友の会読書サークルBooks

本の紹介「赤の女王」

「赤の女王 性とヒトの進化」マット・リドレー著、ハヤカワ文庫NF、2014年10月、ISBN978-4-15-050418-2、1280円+税


【注意】本の紹介は、それぞれの紹介者が自らの判断によって行なっています。他の人からの意見を取り入れて、変更をする場合もありますが、あくまでも紹介文は紹介者個人の著作物であり、サークル全体や友の会、あるいは博物館の意見ではないことをお断りしておきます。
 もし紹介文についてご意見などありましたら、運営責任者の一人である和田(wadat@omnh.jp)までご連絡下さい。

[トップページ][本の紹介][会合の記録]


【萩野哲 20150223】【公開用】
●「赤の女王」マット・リドレー著、ハヤカワ文庫

 「禁断の果実とはセックスのことだったんだよ」から始まり、無性生殖より一見不利にみえる有性生殖がなぜ進化したのかの謎解きについて多くの学者が頭をひねった過程や、多くの生物の性の進化の事例を紹介している。更には男の本性、女の本性、美の効用など、タイトルをみただけで読みたくなる事項が満載である。

 お薦め度:★★★  対象:性に興味がある人

【六車恭子 20150227】
●「赤の女王」マット・リドレー著、ハヤカワ文庫

 1871年ダーウィンが「人間の起源と性淘汰」で投げかけた大いなる謎にその後、後輩の研究者たちが繰り広げた終わりのないレースのさまがここに収められている。
 そもそもなぜ性が存在するのか?性は遺伝子の混合、進化は生命体に起こる偶発事。進化は目的でなく、問題を解決する手段にすぎない。今日の世界の勝利者は明日の敗者、赤の女王の世界では走り続けることが運命づけられている!地上の生物はみな、赤の女王のチェスボードの上にいるのだ。それは寄生者と宿主、捕食者対獲物の戦いであるが、しかし何よりもまず、異性との戦いなのだ。本書は性淘汰という概念でヒトの本性の解明に迫ろうとする意欲作である。

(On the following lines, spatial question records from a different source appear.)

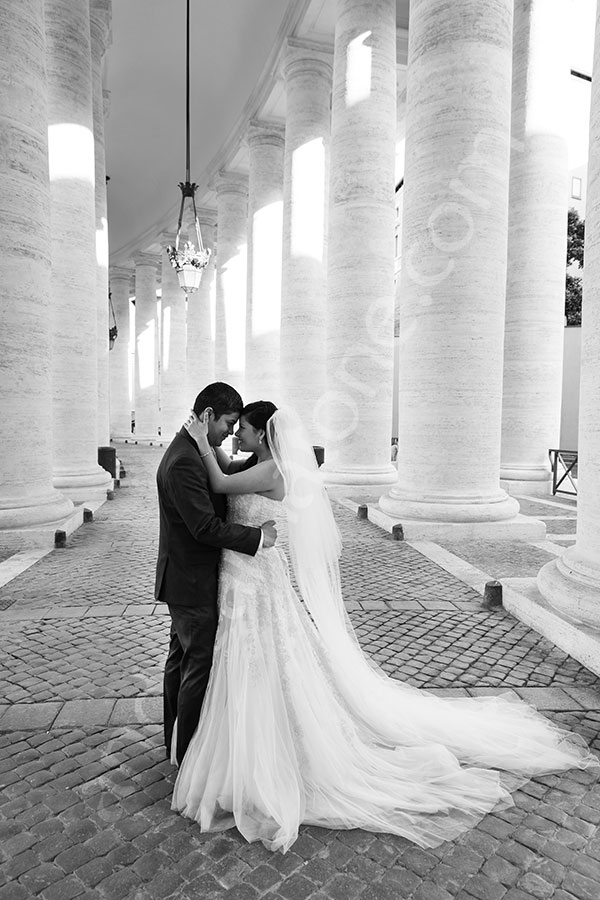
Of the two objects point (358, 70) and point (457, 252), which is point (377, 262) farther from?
point (457, 252)

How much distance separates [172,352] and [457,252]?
114 feet

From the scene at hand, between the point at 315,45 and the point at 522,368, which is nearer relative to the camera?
the point at 522,368

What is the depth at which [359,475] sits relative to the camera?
16328 mm

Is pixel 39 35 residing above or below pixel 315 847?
above

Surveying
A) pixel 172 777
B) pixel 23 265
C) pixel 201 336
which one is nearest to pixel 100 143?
pixel 23 265

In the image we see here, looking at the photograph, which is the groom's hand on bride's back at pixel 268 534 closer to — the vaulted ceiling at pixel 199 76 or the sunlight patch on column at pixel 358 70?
the sunlight patch on column at pixel 358 70

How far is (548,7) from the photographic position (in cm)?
1641

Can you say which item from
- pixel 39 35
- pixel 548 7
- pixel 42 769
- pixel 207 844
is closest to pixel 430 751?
pixel 207 844

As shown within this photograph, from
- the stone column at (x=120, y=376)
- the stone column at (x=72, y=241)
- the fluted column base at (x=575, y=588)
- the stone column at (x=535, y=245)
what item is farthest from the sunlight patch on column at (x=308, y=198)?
the stone column at (x=120, y=376)

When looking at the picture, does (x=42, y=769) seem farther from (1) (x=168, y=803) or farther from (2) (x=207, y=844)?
(2) (x=207, y=844)

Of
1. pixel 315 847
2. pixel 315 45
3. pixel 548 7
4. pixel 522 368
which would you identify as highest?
pixel 315 45

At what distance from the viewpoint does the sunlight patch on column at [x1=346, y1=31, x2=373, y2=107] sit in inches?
623

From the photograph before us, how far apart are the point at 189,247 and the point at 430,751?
56.5ft

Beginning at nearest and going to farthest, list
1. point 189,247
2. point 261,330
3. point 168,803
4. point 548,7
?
1. point 168,803
2. point 548,7
3. point 189,247
4. point 261,330
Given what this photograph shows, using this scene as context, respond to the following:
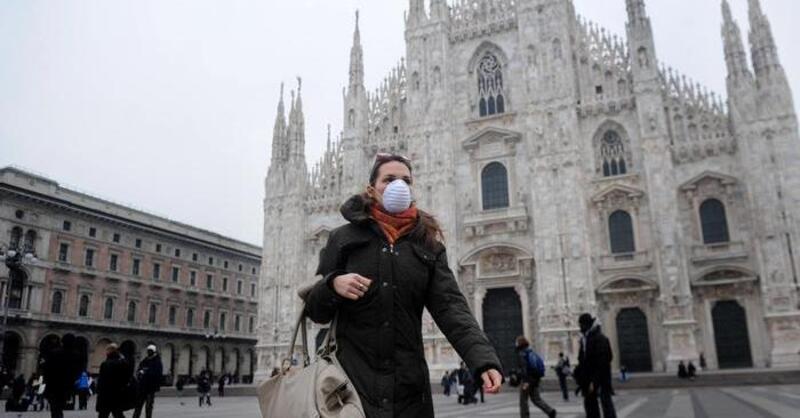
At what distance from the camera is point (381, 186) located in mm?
3020

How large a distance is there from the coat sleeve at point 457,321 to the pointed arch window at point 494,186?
25672 mm

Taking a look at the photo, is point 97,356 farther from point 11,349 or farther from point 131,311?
point 11,349

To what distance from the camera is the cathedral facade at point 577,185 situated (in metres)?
23.2

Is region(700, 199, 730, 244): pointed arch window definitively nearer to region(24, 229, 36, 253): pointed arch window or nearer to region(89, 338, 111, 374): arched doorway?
region(89, 338, 111, 374): arched doorway

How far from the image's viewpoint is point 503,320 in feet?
89.5

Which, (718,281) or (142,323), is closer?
(718,281)

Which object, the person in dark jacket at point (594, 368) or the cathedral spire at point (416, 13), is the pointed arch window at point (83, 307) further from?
the person in dark jacket at point (594, 368)

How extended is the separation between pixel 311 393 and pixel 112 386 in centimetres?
673

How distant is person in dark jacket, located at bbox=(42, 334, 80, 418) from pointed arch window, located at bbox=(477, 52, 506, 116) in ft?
79.8

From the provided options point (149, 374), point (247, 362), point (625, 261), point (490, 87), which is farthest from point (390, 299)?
point (247, 362)

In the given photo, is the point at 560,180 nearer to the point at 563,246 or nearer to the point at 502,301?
the point at 563,246

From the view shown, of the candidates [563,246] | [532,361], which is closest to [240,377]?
[563,246]

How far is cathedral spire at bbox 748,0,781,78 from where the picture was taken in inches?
950

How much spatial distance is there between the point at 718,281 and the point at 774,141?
18.9 feet
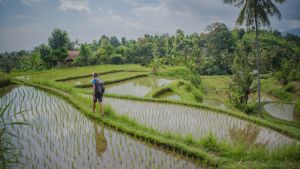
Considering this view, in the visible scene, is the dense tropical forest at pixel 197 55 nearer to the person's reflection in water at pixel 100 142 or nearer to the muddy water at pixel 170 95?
the muddy water at pixel 170 95

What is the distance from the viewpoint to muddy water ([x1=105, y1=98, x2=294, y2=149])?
6227mm

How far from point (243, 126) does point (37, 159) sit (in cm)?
623

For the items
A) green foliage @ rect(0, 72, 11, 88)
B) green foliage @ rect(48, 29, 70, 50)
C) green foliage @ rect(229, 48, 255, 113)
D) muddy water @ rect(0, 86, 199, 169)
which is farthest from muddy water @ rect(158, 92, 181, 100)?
green foliage @ rect(48, 29, 70, 50)

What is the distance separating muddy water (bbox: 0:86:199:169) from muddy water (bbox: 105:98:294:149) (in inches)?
61.1

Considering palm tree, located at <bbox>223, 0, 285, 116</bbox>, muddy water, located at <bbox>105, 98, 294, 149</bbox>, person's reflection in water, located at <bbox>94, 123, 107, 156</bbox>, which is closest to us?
person's reflection in water, located at <bbox>94, 123, 107, 156</bbox>

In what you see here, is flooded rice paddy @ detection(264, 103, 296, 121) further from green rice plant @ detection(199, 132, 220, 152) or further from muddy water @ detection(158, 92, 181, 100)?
green rice plant @ detection(199, 132, 220, 152)

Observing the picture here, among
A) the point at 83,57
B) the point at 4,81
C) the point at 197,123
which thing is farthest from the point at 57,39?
the point at 197,123

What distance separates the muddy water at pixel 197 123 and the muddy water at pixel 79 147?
1.55 meters

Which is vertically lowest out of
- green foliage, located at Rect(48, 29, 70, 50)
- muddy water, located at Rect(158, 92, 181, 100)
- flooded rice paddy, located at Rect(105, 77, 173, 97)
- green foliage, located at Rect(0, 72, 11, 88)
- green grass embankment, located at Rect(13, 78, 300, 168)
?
green grass embankment, located at Rect(13, 78, 300, 168)

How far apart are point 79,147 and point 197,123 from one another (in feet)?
13.3

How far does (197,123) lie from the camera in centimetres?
729

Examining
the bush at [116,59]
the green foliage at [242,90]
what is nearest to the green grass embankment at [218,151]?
the green foliage at [242,90]

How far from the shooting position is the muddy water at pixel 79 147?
14.7ft

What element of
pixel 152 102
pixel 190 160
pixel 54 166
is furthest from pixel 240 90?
pixel 54 166
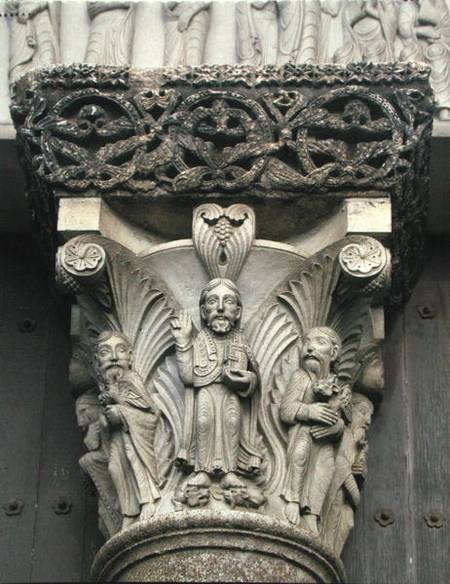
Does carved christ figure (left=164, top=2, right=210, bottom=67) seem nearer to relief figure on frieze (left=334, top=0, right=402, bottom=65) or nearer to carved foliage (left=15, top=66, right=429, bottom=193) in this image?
carved foliage (left=15, top=66, right=429, bottom=193)

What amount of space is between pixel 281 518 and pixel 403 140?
5.07ft

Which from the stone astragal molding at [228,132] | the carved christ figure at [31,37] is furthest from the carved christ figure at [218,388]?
the carved christ figure at [31,37]

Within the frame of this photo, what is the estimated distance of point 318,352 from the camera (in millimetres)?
7031

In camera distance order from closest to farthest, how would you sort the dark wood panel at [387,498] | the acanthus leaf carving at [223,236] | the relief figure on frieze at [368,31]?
the acanthus leaf carving at [223,236]
the dark wood panel at [387,498]
the relief figure on frieze at [368,31]

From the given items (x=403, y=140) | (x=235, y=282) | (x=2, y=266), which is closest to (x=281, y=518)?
(x=235, y=282)

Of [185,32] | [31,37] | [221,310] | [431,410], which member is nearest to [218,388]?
[221,310]

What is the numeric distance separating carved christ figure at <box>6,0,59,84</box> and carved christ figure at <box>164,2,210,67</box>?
1.51ft

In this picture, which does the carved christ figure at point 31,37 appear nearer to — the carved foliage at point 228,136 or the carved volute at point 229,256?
the carved volute at point 229,256

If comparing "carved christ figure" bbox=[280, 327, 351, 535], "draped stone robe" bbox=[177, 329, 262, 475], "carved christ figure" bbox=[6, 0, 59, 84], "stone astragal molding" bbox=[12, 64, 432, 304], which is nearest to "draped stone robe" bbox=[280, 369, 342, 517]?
"carved christ figure" bbox=[280, 327, 351, 535]

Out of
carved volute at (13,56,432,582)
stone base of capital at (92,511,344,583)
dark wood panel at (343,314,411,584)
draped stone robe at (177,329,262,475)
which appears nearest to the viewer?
stone base of capital at (92,511,344,583)

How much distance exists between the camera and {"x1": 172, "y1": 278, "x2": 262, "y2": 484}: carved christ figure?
677 centimetres

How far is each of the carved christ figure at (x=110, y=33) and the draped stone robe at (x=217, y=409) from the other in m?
1.31

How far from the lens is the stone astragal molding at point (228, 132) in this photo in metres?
7.25

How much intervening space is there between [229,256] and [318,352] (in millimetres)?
526
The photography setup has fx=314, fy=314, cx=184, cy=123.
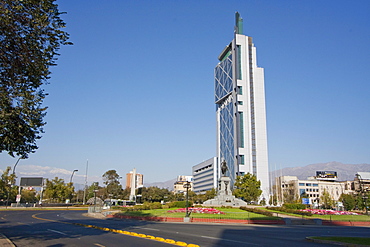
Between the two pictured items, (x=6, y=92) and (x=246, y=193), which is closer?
(x=6, y=92)

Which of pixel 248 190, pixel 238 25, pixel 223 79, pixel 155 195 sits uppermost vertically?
pixel 238 25

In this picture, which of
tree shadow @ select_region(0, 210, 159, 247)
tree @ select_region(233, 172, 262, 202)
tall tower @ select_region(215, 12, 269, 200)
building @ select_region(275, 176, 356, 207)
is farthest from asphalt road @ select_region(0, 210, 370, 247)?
building @ select_region(275, 176, 356, 207)

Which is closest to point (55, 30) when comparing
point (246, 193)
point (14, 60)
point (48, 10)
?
point (48, 10)

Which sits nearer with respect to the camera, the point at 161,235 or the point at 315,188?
the point at 161,235

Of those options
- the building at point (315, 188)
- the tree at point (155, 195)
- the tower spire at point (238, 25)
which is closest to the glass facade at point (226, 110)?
the tower spire at point (238, 25)

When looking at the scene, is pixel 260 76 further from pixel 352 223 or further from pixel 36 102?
pixel 36 102

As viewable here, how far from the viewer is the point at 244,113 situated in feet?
479

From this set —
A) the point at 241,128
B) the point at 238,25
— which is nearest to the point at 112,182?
the point at 241,128

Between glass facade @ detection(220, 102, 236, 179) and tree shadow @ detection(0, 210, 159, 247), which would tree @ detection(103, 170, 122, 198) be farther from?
tree shadow @ detection(0, 210, 159, 247)

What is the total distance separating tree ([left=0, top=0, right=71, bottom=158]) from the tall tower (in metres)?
127

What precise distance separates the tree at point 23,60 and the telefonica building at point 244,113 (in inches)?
4967

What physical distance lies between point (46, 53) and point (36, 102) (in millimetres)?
2621

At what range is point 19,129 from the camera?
1556 centimetres

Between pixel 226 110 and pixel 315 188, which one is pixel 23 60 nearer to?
pixel 226 110
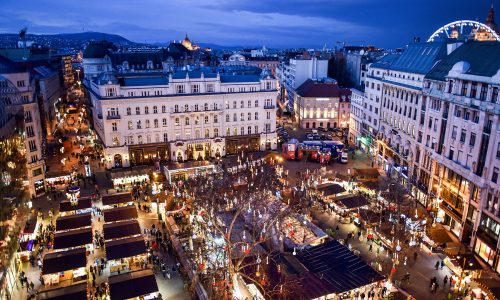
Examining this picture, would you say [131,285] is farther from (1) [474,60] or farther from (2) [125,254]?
(1) [474,60]

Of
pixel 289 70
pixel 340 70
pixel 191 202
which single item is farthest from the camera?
pixel 340 70

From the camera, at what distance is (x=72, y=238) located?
38.6 meters

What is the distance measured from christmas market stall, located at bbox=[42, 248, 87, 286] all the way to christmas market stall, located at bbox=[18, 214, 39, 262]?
467 centimetres

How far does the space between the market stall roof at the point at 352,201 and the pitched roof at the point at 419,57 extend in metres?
22.2

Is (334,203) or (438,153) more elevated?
(438,153)

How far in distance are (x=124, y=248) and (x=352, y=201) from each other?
2711cm

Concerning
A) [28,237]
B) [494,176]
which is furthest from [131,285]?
[494,176]

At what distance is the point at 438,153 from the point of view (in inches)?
1869

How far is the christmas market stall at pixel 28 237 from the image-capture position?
37500 mm

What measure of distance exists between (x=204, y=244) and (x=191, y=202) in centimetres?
1111

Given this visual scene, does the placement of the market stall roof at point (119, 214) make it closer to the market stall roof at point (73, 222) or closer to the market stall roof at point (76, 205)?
the market stall roof at point (73, 222)

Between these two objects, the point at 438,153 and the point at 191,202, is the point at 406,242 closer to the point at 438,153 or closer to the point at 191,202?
the point at 438,153

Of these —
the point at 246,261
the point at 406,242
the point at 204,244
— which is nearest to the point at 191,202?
the point at 204,244

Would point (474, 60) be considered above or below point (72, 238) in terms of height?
above
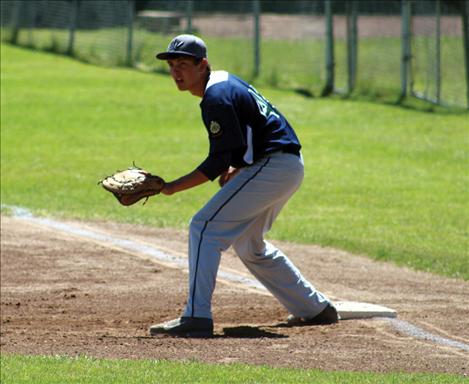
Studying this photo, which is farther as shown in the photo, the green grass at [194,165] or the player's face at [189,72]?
the player's face at [189,72]

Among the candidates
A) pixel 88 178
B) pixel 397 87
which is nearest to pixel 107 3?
pixel 397 87

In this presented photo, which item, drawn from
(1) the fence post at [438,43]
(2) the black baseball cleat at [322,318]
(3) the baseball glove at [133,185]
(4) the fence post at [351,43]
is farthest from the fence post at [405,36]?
(3) the baseball glove at [133,185]

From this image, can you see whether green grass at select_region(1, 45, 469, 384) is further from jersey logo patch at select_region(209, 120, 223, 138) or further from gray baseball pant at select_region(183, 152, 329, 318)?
jersey logo patch at select_region(209, 120, 223, 138)

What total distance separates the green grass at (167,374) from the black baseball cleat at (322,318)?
5.64 ft

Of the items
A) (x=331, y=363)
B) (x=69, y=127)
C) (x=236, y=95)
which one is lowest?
(x=69, y=127)

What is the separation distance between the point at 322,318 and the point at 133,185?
1.66 m

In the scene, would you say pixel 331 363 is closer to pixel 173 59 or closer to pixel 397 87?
pixel 173 59

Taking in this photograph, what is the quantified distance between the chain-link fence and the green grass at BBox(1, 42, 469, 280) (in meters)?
1.20

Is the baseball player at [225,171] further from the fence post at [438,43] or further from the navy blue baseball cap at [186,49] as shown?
the fence post at [438,43]

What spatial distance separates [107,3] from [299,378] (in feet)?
75.7

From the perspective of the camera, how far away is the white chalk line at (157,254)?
7.51 metres

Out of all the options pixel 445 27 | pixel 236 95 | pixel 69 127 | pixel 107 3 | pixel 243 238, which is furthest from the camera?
pixel 107 3

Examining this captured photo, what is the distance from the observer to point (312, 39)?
2620 cm

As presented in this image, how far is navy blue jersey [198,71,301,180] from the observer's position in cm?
710
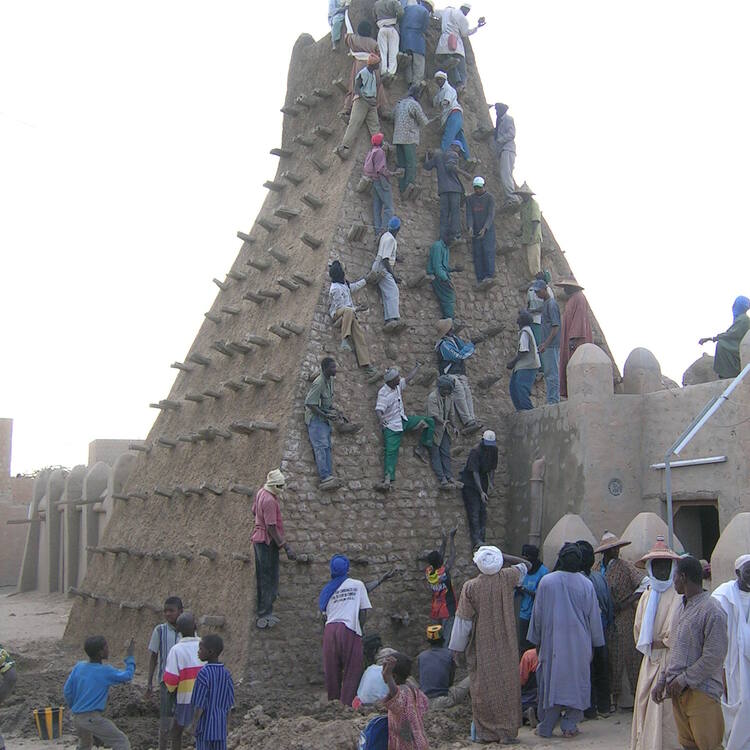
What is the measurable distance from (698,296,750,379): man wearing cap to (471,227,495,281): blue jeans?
3415mm

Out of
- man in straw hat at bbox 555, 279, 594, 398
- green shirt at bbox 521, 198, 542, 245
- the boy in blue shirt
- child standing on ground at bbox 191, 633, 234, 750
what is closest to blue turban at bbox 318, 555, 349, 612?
the boy in blue shirt

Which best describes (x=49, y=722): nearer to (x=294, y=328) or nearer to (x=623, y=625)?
(x=294, y=328)

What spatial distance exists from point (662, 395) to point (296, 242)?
19.3ft

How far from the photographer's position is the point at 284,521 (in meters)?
12.4

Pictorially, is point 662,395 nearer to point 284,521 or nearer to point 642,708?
point 284,521

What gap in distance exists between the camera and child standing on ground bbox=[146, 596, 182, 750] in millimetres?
8711

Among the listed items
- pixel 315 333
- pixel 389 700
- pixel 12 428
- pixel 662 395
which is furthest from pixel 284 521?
pixel 12 428

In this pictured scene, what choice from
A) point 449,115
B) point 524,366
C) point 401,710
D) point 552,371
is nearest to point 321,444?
point 524,366

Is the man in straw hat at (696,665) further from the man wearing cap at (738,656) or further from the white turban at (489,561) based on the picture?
the white turban at (489,561)

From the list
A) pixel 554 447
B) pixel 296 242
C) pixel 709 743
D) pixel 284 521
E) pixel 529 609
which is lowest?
pixel 709 743

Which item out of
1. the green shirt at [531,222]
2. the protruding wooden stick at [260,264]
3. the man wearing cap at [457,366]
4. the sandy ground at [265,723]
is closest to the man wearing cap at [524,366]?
the man wearing cap at [457,366]

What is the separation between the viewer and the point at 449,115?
1560cm

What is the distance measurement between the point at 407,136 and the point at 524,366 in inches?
144

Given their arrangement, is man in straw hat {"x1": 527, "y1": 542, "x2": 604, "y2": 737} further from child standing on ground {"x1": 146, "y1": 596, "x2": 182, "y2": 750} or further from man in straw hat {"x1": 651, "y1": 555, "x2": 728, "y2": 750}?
child standing on ground {"x1": 146, "y1": 596, "x2": 182, "y2": 750}
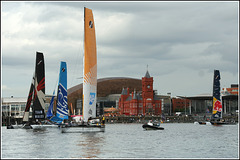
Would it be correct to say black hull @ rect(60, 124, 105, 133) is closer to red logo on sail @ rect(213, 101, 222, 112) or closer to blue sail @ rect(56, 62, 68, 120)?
blue sail @ rect(56, 62, 68, 120)

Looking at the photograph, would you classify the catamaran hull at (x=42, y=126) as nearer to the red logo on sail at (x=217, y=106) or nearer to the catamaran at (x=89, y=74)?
the catamaran at (x=89, y=74)

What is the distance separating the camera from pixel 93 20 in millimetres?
58781

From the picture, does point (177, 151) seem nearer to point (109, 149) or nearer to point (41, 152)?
point (109, 149)

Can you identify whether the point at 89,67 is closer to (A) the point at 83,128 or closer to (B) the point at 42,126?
(A) the point at 83,128

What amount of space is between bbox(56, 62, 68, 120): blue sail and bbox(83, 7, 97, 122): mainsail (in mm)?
24059

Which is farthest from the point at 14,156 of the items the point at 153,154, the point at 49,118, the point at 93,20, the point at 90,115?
the point at 49,118

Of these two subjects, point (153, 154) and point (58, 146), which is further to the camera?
point (58, 146)

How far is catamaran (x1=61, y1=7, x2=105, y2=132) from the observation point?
5781cm

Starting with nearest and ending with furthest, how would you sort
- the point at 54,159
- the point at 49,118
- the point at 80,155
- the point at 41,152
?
the point at 54,159
the point at 80,155
the point at 41,152
the point at 49,118

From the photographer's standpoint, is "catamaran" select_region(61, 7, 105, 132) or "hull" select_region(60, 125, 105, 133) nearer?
"catamaran" select_region(61, 7, 105, 132)

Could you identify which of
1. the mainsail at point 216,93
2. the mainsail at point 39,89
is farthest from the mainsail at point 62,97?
the mainsail at point 216,93

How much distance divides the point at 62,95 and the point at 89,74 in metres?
26.8

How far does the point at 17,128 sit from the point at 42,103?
14983 millimetres

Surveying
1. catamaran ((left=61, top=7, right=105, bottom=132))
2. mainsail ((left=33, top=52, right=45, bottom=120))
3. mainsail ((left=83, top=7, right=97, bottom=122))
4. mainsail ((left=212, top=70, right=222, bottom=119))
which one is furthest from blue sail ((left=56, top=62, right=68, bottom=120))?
mainsail ((left=212, top=70, right=222, bottom=119))
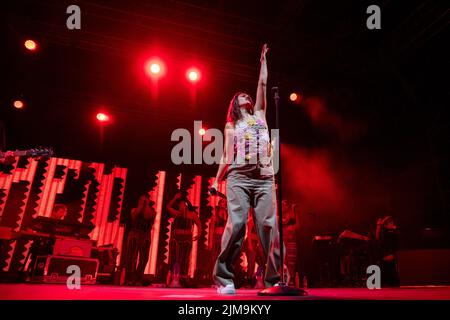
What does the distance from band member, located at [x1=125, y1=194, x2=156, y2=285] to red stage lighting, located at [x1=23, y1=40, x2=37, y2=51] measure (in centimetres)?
396

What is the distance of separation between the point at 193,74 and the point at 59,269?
496 centimetres

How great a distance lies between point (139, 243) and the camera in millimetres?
6164

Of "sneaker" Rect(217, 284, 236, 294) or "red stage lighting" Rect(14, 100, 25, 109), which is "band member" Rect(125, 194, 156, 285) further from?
"sneaker" Rect(217, 284, 236, 294)

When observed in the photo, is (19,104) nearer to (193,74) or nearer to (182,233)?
(193,74)

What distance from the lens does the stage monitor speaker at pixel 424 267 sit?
22.9ft

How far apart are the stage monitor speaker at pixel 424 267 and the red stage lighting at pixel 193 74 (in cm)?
663

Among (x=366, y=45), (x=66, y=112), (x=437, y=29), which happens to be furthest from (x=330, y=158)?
(x=66, y=112)

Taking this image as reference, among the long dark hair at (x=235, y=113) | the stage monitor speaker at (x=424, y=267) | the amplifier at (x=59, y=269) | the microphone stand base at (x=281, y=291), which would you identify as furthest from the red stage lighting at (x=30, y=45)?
the stage monitor speaker at (x=424, y=267)

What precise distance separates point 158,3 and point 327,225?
22.9 ft

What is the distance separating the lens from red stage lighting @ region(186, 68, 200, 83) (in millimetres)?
7116

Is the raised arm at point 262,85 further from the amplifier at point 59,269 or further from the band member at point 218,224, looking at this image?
the amplifier at point 59,269

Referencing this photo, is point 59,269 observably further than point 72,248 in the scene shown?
No

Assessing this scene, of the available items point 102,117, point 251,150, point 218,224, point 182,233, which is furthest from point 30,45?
point 251,150

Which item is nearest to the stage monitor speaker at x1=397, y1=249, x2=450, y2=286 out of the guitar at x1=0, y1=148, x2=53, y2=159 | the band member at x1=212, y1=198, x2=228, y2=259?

 お薦め度:★★★★  対象:「鏡の国のアリス」にひかれて迷宮に迷い込める人ならだれでも

【和田岳 20151030】
●「赤の女王」マット・リドレー著、ハヤカワ文庫

 『鏡の国のアリス』に出てくる赤の女王は、周りが動いている環境では、動き続けなければ同じ場所にはいられない。と発言する(走りながら)。そこから、次々と変化を続ける寄生虫との果てしない共進化の中で、関係を維持するには(負けないためには)こちらも変化し続けなければならない。と、主に有性生殖が維持される理由として「赤の女王」仮説が提唱された。
 この本は、有性生殖の進化から、性比・性選択について、動物について研究に基づいて紹介した後、ヒトの性の進化について紹介していく。その話題は、男と女の性にかかわる戦略の違、心の違、異性に対する好みの違い。最後に、知能の進化の謎と多岐にわたる。
 ヒトの進化の話題をしばしば誤解を招く。男女に進化的な違いあるからといって、性差別は許容されない。性に関わるヒトの遺伝的な本性がどうであれ、それは道徳や倫理を否定しない。著者は繰り返し注意を呼びかけているが、たぶん勘違いする人がいそうな気がする。